## What is required
Copy the data exactly. Images are to be left out.

## Input data

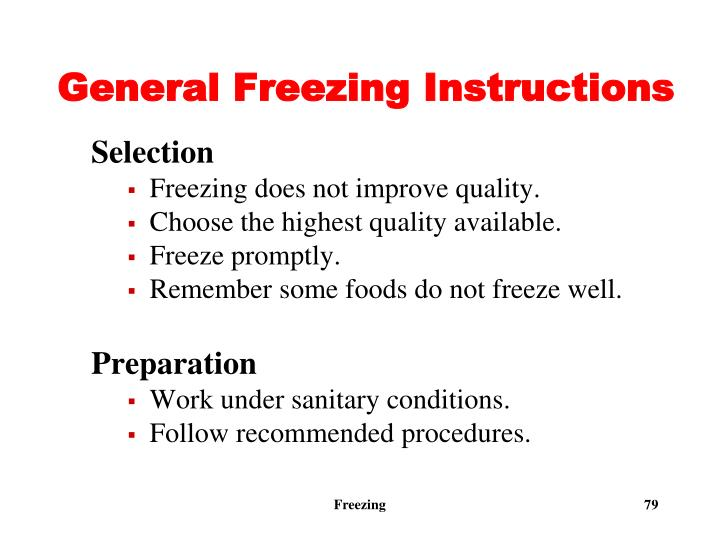 General Freezing Instructions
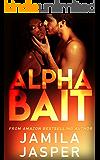 Alpha Bait: BWWM Billionaire Romance Novel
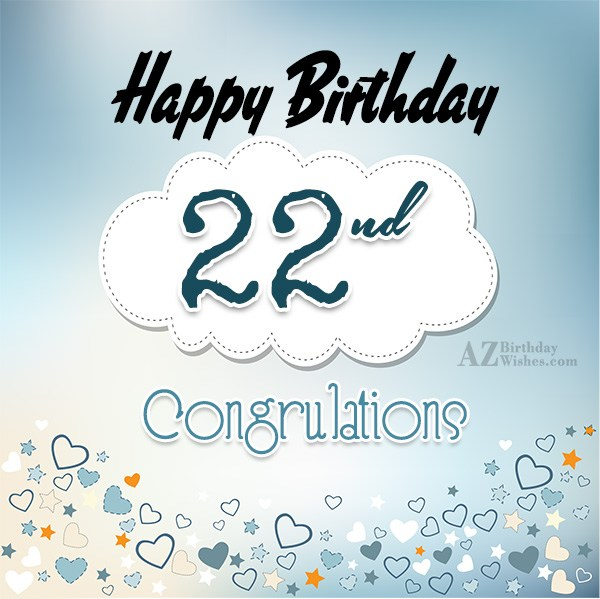22nd birthday wishes… - AZBirthdayWishes.com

## Finished task
 General Freezing Instructions
 Alpha Bait: BWWM Billionaire Romance Novel
22nd birthday wishes… - AZBirthdayWishes.com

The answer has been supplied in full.